Political Districting and OR

When I think about how Operations Research can contribute to the world of politics, one of the first things that come to mind is the redistricting process which, of course, has been receiving a lot of attention after the 2010 census. Here’s an excerpt from the census.gov web site:

Another major use for decennial census data is for geographically defining state legislative districts, a “redistricting” process that begins in 2011. The census data allow state officials to realign congressional and state legislative districts in their states, taking into account population shifts since the last census and assuring equal representation for their constituents in compliance with the “one-person, one-vote” principle of the 1965 Voting Rights Act.

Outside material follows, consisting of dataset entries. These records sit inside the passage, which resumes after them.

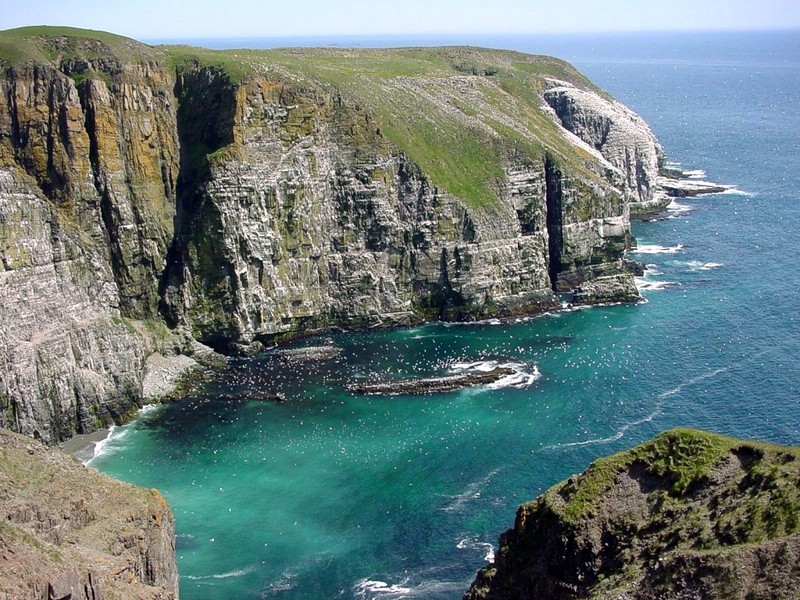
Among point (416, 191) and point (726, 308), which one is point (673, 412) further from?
point (416, 191)

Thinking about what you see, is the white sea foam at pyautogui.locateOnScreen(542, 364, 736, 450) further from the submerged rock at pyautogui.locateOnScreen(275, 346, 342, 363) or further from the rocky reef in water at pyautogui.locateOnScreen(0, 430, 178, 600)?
the rocky reef in water at pyautogui.locateOnScreen(0, 430, 178, 600)

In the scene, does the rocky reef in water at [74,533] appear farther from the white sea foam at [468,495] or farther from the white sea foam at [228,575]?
the white sea foam at [468,495]

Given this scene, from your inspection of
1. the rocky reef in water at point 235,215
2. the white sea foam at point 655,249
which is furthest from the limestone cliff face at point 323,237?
the white sea foam at point 655,249

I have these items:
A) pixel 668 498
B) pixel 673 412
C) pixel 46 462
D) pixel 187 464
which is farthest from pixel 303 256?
pixel 668 498

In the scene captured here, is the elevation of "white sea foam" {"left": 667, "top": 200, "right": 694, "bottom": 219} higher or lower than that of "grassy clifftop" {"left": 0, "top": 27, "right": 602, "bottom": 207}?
lower

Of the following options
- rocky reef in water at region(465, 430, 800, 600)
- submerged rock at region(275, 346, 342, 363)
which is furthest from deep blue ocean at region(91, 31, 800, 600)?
rocky reef in water at region(465, 430, 800, 600)

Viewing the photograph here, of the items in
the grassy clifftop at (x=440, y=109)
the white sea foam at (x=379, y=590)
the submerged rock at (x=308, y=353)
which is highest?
the grassy clifftop at (x=440, y=109)

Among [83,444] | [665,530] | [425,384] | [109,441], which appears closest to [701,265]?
[425,384]
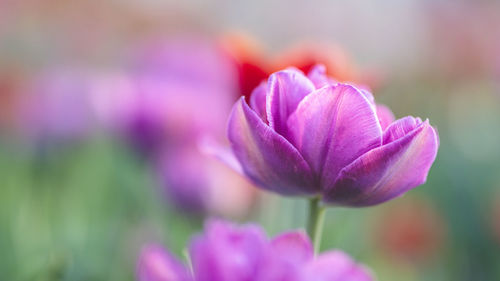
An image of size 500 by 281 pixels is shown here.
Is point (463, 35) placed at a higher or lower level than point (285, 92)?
lower

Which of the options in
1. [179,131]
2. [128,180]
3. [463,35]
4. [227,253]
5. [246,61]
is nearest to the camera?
[227,253]

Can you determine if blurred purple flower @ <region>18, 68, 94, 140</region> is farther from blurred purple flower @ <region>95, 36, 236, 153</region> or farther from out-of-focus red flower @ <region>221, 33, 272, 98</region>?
out-of-focus red flower @ <region>221, 33, 272, 98</region>

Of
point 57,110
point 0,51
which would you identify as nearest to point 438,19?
point 0,51

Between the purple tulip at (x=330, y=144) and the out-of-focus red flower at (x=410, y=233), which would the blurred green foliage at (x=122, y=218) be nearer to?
the out-of-focus red flower at (x=410, y=233)

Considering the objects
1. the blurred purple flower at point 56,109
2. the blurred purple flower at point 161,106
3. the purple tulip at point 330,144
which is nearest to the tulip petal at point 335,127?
the purple tulip at point 330,144

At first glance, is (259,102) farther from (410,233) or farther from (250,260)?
(410,233)

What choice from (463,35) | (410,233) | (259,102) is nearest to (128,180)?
(410,233)

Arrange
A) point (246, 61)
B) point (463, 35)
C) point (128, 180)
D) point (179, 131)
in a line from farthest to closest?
1. point (463, 35)
2. point (128, 180)
3. point (179, 131)
4. point (246, 61)
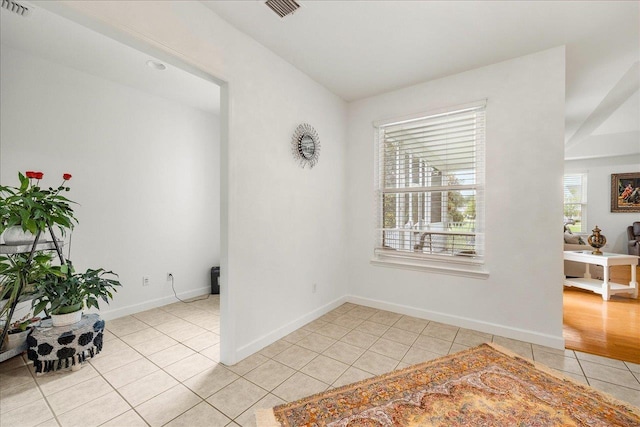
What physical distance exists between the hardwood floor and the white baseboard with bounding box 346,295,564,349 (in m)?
0.20

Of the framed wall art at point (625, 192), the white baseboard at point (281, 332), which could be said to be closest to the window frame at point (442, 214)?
the white baseboard at point (281, 332)

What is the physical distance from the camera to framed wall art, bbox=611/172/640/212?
6.76 m

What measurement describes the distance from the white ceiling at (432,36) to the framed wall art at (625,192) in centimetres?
534

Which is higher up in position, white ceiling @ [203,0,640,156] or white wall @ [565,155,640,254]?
white ceiling @ [203,0,640,156]

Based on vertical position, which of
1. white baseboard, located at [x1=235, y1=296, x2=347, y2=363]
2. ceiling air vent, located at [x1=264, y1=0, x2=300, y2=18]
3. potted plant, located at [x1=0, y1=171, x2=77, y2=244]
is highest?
ceiling air vent, located at [x1=264, y1=0, x2=300, y2=18]

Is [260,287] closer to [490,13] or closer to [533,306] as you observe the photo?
[533,306]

One of my favorite articles on the topic is “An Optimzation-Based Heuristic for Political Districting” by Anuj Mehrotra, Ellis Johnson and George Nemhauser, which appeared in Management Science in 1998 (henceforth referred to as the MJN paper). For a districting plan to be acceptable, it has to be fair/unbiased (to avoid gerrymandering), where fairness can be defined in terms of criteria that districts have to satisfy, such as population equality, contiguity, and compactness. Contiguity means that the district cannot have holes in it. Compactness is a bit more difficult to define, but it essentially means that districts should look more like a circle or square than like a snake or a tree branch. For example, would you say that this state senate district in Florida is compact?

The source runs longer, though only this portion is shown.